**** Provided text ****

Twenty five years ago, a new horizon opened up for the indigenous peoples of Mexico. The San Andrés Accords on Indigenous Rights and Culture became the foundational document of a long-lasting phase in their emancipatory struggle, a core part of their strategic project, and an essential instrument for their reconstitution. The equivalent, to utilize a historical simile, to the Program of the Mexican Liberal Party in the Revolution of 1910-1917.
Despite the passing of the years and the government’s failure to comply with the agreements, the accords maintain their relevance and support. What makes this possible? First of all, the route followed for its drafting. As explained in the document, Punto y Seguido, the Zapatistas turned what could have been a negotiation between two parties into an open, inclusive and encompassing dialogue, toward society and with the participation of the broadest currents of opinion (https://bit.ly/3dckliY).
San Andrés was a choral symphony, performed amidst a spectacular stage design, in which, summoned by the Zapatista Army of National Liberation (EZLN), the voices of the most important indigenous leaders and intellectuals were heard, together with religious leaders, anthropologists, lawyers, historians, philosophers and journalists, who had walked side by side with the native peoples for decades. Such was the conviction of his words that, frequently, the indigenous people invited by the government echoed its proposals.
The multiplicity of languages spoken there could easily have led to the failed construction of a new Tower of Babel. However, the final result was the opposite: an extraordinary synthesis that reclaimed the substance of the tireless indigenous mobilizations and reflections that shook entire regions of the country for many years.
Such a recap was made possible by the unquestionable ethical-political authority of the Zapatistas. They were the constant that tipped the scales toward settling the most bitter contradictions among their advisors and guests. In the negotiation, intense debates arose among those convened on topics such as the scope of human rights, the gender issue, the autonomous pluriethnic regions or the forms of political representation. But, despite the bitterness of the discussion at times, the rebel authority, coupled with its ability to listen, its prioritization of the essential and its summary, allowed that which was discussed to land in the agreements and in Punto y Seguido, with the consensus of the vast majority of the guests.

****

§ **Directions**:
Continue the text on the San Andrés Accords from the point where it stops.

**** Material provided ****

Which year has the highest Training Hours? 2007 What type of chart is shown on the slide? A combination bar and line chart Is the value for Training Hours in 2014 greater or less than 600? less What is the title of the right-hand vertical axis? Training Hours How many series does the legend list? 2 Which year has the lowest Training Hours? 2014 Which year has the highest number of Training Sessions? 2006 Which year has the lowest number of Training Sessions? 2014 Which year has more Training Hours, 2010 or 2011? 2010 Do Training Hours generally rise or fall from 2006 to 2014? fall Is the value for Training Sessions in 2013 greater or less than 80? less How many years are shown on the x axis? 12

****
**** Material provided ****

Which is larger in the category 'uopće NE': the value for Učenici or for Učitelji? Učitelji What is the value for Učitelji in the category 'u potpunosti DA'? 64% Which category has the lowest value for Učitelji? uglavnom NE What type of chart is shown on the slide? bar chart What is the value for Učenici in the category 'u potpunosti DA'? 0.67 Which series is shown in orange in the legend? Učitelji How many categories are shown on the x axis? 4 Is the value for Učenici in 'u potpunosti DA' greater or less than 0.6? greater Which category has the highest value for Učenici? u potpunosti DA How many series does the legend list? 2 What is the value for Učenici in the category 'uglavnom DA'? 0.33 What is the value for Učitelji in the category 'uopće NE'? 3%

****
**** Material provided ****

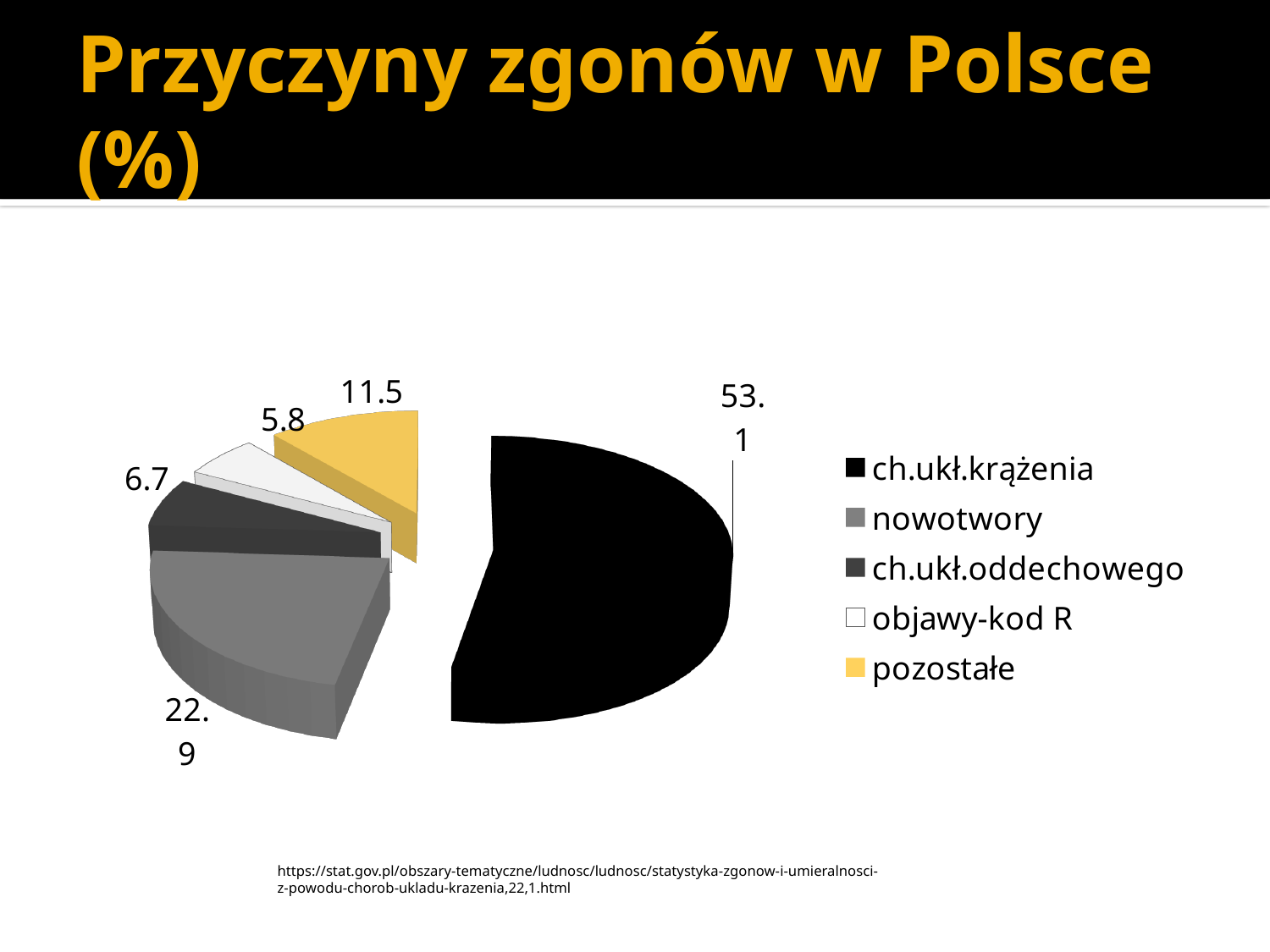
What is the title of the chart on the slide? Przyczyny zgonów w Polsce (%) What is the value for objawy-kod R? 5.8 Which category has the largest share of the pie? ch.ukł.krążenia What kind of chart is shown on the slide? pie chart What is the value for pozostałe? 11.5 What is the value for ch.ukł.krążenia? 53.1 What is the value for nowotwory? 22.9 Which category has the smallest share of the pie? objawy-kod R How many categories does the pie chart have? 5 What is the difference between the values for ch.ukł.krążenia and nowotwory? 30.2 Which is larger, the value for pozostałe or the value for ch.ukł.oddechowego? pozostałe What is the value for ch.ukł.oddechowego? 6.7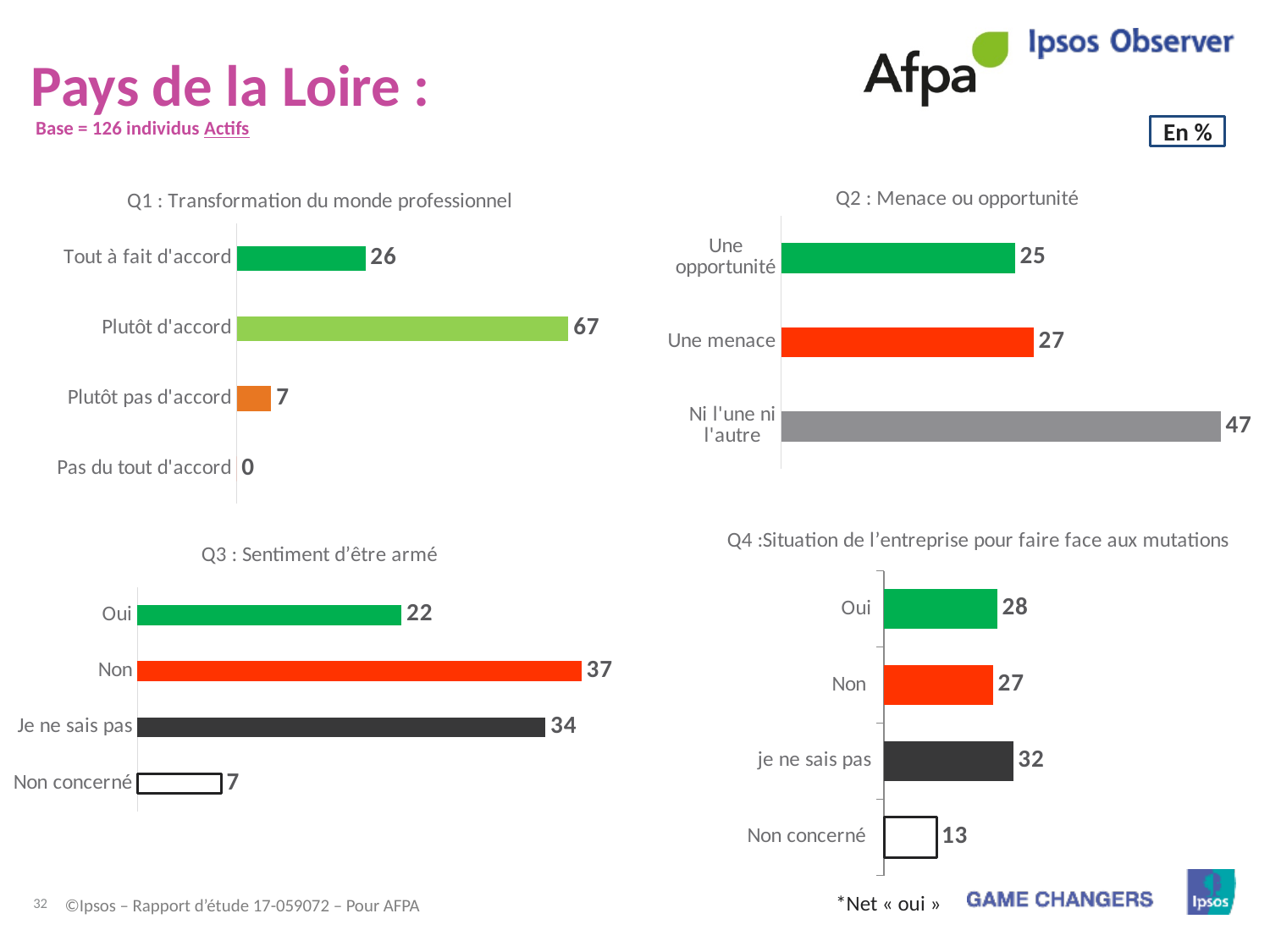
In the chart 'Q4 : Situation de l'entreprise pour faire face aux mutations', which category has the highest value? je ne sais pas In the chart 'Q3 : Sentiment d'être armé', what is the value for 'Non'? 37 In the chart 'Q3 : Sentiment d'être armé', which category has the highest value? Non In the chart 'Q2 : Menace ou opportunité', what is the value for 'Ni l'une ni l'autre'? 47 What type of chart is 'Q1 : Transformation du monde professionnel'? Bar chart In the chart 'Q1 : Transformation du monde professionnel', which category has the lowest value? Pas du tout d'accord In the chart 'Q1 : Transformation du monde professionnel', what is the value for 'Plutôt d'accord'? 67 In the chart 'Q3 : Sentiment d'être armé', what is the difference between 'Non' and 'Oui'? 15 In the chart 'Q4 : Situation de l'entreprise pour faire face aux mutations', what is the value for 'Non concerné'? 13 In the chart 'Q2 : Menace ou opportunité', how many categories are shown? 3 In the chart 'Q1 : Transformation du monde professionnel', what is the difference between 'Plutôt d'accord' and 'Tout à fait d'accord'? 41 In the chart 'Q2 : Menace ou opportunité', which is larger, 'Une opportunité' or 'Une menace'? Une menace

****

§ **Response to the exercise**:
Beyond the multiethnic mosaic of the deep Mexico that unfolded in all its richness in these dialogues, the reflections from the field of the rebel advisors incorporated an international perspective, especially Latin American. The lessons and debates for the recognition of indigenous rights in the ILO (Convention 169) and the UN, as well as in several American countries (Nicaragua, Colombia, Brazil, Ecuador) were put on the table. Also, the experiences of peace processes in South Africa, Palestine, Guatemala, El Salvador, Peru and Colombia.
The agreements do not have exclusively national elements as raw material. They are in synchrony (and in certain places, steps ahead) with the mobilizations and demands of the native peoples and legislation arising from a cycle of struggle in the region opened between 1984 (first peace process in Colombia) and 1992 (500 years of indigenous, black and popular resistance). San Andrés was a kind of pre-constituent for re-founding the country. It established the need to modify the legal constitution of Mexican society by adding that of indigenous peoples at the beginning to that of citizens. It announced, in its own way, the inevitability of establishing a plurinational State.
The agreements anticipated new models of plunder and exploitation that would be perpetrated by neoliberalism and developmentalist neoindigenism. They sought to erect a legal retaining wall that could protect native peoples from the onslaught to dispossess them of their territories and turn them into overexploited day laborers on modern agroexport plantations. The unstoppable expansion of megaprojects, mining concessions, drug trafficking and agribusinesses challenge their survival today, as they did yesterday with landowners, large cattle ranchers, logging companies, political bosses, corrupt politicians, liquor distributors and the construction of large dams.
Beyond the construction of autonomy without permission that the Zapatistas initiated in their territories, in the name of the agreements, a host of indigenous communities in the country have formed community police and reconstituted their own justice systems, appointed municipal self-governments outside of the political parties, reclaimed their internal normative systems, promoted alternative education projects, made their languages and cultures flourish and forced the approval of legal reforms.
Despite the fact that 25 years have passed since they were signed, the San Andrés Accords maintain are very much relevant today. They have been and are part of the blood that runs through the veins of indigenous insubordination.
In memory of Ricardo Robles1, “el Ronco.”
This article was published in Spanish in La Jornada on February 16, 2021. https://www.jornada.com.mx/2021/02/16/opinion/016a2pol This English interpretation has been republished by Schools for Chiapas.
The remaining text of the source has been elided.